I mentioned Autech 2015 earlier. This is an autism and assistive technology conference being held at Old Trafford, Manchester. Tickets cost from £175 and the event takes place on the 1st of October 2015. The conference will feature speakers such as Olga Bogdashina (Co-founder and lecturer and the International Autism Institute, David Fry (Brain in Hand), Yvonne Crowhurst and Yvonne Smith (Wirral Autistic Society) and many more. I would like to go but the tickets are a bit pricey for me at the moment. Technology will let me ready about it instead at least 🙂
The ratio of boys and girls with autism is 4:1. However, when it comes to high functioning autism like Aspergers, it goes up to 7:1 What exactly is going on here?
Having a brother with autism, I’ve actually never thought that there might be a difference between boys and girls with the condition. As I found out, there are quite a few disparities:
Girls with high functioning autism are actually quite good at hiding symptoms and mask it by emulating normal social behaviour. In our society, girls are expected to be more social than boys making it difficult for some to cope and they may end up getting into trouble. This could also mean they try harder to conform to this ideal, making it less obvious to pin-point symptoms- especially as anti-social behaviour is a well-known symptom of autism. They show intense interests in fiction and have a rich imagination, often delving into their own worlds. Girls with autism are also more likely to have other mental health problems caused by the masking process (Yaull-Smith, 2008). I remember reading somewhere about a woman who was finally diagnosed with Autism in her 30s while for her whole life she believed she was suffering from depression instead.

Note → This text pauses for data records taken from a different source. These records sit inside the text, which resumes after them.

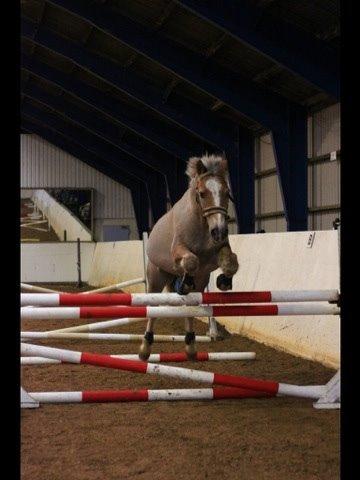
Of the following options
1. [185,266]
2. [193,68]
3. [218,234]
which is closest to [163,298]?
[185,266]

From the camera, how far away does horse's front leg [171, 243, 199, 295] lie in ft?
15.4

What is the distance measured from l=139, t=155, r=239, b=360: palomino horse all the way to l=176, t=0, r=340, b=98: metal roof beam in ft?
19.6

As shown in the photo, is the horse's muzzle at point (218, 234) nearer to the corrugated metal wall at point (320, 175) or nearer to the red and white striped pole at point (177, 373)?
the red and white striped pole at point (177, 373)

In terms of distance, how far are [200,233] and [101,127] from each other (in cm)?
1841

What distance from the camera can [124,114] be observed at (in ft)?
66.6

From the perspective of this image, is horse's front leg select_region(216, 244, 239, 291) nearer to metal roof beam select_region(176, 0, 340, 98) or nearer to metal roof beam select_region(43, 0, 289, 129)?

Paul Lipkin (2014) wrote that girls with Aspergers or Pervasive Developmental Disorder (PDD), were diagnosed later than boys. This is because boys demonstrate more obvious behavioural symptoms than girls such as hand flapping and repetition. As mentioned above, girls will appear more social due to the fact that neuro-typical girls the same age are more accommodating of their behaviour and include them more in their circles. Boys the same age don’t usually do this although. This may be one of the reasons leading to delayed diagnosis and sometimes are not noticed at all.

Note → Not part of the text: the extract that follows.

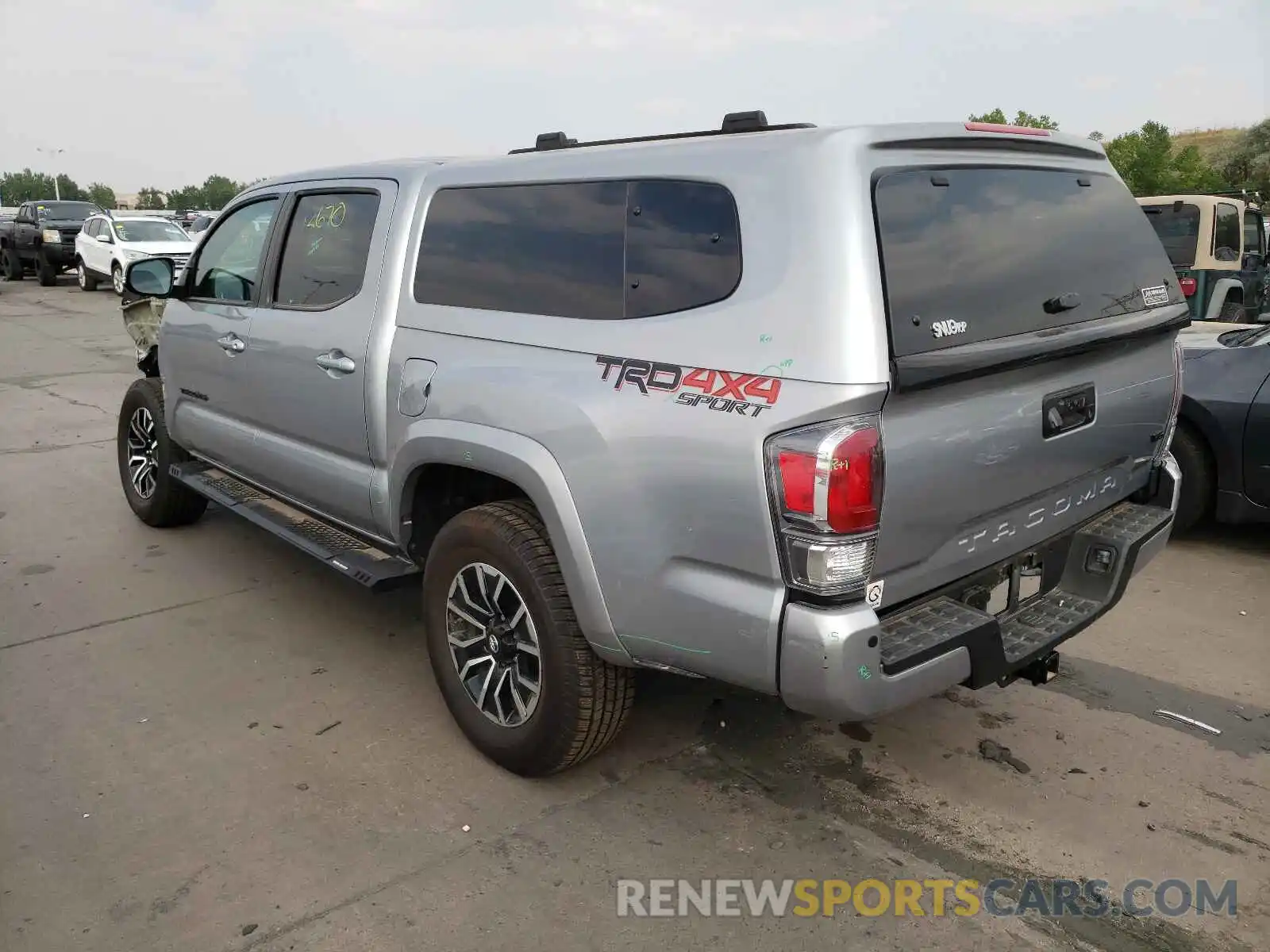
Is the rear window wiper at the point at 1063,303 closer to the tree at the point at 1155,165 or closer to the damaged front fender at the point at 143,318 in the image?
the damaged front fender at the point at 143,318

The diagnostic system for autism may well already be gender-biased because of how difficult it is to identify females with autism. Hans Asperger (1944), who first wrote about the symptoms of autism and the Extreme Male Brain Theory, said himself that ‘the autistic personality is an extreme variant of male intelligence.’ He mentioned that he had never met a girl with autism. Many studies following his theories have found that typically developing boys were better than girls at systemising, which is being analytical and the ability to predict behaviour of systems. Girls on the other hand are generally better at empathising.

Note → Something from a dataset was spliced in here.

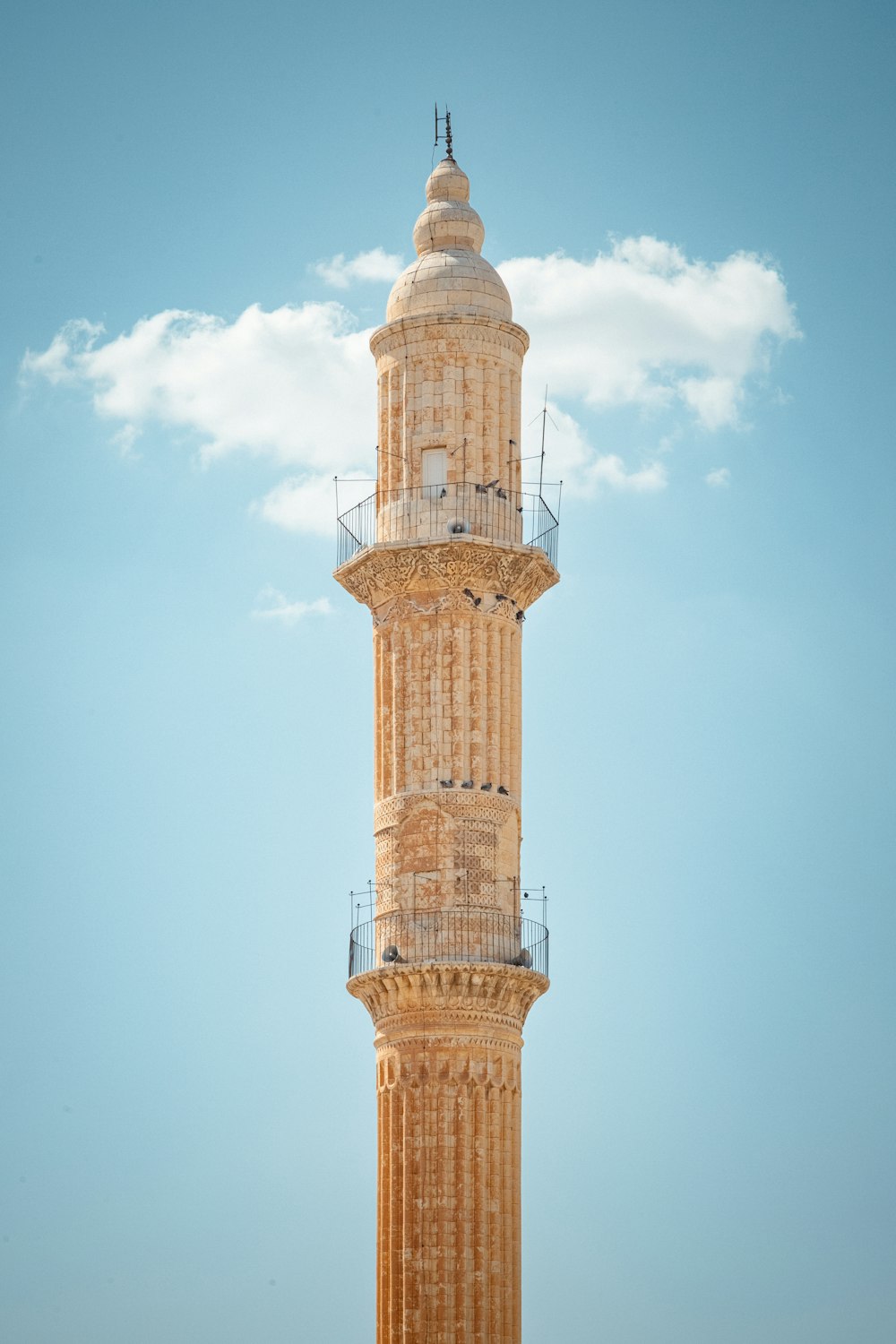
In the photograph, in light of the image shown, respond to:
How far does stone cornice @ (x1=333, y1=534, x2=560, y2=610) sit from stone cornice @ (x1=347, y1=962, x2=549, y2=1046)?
818cm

Perhaps the ratio of girls to boys with high functioning autism is not as accurate as the ratio between girls and boys with severe forms of autism entirely because of the current diagnostic schedule. Judith Gould and Jacqui Ashton Smith (2011) argued that by only utilising narrowed definitions set by a checklist, a lot of diagnoses are missed out. As autism is purely a behavioural-based diagnosis, clinicians must take the time to collect information assess the patients profile directly.